Last week, the IRS released a mysterious new audit "campaign" that may implicate – inadvertently or otherwise – transfer pricing practices. The campaign, which was announced on August 8, is simply entitled "Inflated Cost of Goods Sold."

The only glimmer of explanation the IRS gives as to what exactly this is all about is the brief statement that the campaign "focuses on LB&I taxpayers that have indications of inflated Cost of Goods Sold to reduce taxable income."

But this tells us very little. Absent book-tax differences (e.g., FIFO/LIFO materials inventory conventions), an increase in COGS will always decrease taxable income. This is hardly revelatory. Two old IRS practice units from 2014 ("Purchase of Tangible Goods from Foreign Parent – CUP Method" and "Sale of Tangible Goods from a CFC to USP – CUP Method") recognize the truism that increasing COGS reduces taxable income. So what? What facets of COGS gives the IRS concern? Direct Labor? Overhead? Standard Material Costs? Variances?

Some have speculated that the campaign may somehow be related to recent litigation in which taxpayers were claiming that certain section 6426 fuel excise tax credits increased their COGS, thus reducing taxable income. Maybe. But that seems unlikely to us; the IRS previously had a campaign on section 6426 but moved that campaign to "inactive" status months ago.

Or, you might wonder if the IRS is interested in taxpayers' characterization of costs as COGS versus deductible operating expenses for purposes of BEAT. Maybe. But that also seems unlikely to us. If you take at face value the campaign's stated purpose to focus on inflated COGs "to reduce taxable income," the campaign would seem to have nothing to do with BEAT, since both COGS and other operating expense deductions reduce (regular) taxable income equally.

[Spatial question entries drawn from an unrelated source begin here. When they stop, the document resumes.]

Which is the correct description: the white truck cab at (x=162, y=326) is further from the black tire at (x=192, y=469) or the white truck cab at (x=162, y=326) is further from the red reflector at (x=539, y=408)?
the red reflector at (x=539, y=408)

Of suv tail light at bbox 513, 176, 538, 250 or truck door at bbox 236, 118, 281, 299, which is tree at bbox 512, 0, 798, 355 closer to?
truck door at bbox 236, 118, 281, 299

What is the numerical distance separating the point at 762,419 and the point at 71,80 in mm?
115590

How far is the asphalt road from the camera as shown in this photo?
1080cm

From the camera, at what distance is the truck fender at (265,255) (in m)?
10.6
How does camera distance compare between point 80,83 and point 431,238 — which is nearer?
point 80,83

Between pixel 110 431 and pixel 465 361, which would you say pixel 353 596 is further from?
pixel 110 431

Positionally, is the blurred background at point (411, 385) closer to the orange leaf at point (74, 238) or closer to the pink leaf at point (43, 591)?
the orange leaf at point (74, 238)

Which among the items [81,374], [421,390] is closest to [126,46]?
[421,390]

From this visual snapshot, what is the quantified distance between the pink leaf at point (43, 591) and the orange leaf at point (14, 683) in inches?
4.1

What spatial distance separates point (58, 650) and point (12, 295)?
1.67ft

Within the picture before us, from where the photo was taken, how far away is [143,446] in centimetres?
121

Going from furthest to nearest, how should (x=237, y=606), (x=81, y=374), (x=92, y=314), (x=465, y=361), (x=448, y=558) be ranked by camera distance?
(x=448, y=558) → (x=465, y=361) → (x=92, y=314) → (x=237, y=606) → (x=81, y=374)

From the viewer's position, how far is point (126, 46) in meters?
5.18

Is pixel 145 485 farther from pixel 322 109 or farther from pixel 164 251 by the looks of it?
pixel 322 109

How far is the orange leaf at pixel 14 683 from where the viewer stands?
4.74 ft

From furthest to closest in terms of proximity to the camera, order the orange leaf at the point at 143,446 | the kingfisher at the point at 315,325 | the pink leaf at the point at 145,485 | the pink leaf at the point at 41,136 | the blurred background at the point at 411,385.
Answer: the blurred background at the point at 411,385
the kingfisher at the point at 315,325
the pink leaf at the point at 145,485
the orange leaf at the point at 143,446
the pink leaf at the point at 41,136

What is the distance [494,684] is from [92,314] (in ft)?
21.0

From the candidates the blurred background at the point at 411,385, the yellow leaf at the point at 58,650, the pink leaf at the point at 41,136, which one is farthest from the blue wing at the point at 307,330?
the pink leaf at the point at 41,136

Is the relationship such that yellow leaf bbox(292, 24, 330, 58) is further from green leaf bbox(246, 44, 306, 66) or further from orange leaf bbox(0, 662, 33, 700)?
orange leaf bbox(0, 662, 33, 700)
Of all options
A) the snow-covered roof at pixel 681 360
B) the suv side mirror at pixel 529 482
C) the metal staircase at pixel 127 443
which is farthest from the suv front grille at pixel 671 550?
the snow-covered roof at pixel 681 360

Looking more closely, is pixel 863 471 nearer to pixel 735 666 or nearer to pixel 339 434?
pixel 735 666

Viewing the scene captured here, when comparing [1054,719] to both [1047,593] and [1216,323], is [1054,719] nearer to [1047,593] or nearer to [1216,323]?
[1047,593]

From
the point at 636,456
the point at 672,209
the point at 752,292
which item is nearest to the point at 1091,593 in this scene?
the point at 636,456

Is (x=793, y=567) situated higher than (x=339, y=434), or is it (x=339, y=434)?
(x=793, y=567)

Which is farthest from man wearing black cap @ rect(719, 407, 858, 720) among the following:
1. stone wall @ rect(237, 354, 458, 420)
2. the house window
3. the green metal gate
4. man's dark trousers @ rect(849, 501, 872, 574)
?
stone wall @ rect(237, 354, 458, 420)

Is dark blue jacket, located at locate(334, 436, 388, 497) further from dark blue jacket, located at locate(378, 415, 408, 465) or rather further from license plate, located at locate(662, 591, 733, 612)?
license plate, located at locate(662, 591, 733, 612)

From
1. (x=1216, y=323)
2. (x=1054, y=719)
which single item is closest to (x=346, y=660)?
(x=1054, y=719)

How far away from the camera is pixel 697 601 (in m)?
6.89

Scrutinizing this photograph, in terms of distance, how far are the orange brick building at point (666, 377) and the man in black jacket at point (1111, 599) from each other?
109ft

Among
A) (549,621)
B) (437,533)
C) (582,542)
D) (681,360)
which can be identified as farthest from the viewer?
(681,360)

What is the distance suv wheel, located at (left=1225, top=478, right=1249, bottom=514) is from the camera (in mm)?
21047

Above all, the term "inflated" seems pejorative. A large number of routine transfer pricing issues may be wound up in the various components of COGS, such as services charges, raw material and finished or semi-finished components, and other tangible goods pricing issues, not to mention annual true-ups. How can an Exam agent police whether COGS have been "inflated" without having a firm understanding of these pricing points? If the real focus of the campaign is some narrow point, we wish it would have stated so. Otherwise, the campaign may inadvertently trigger transfer pricing audits of routine issues that may not be the best use of resources.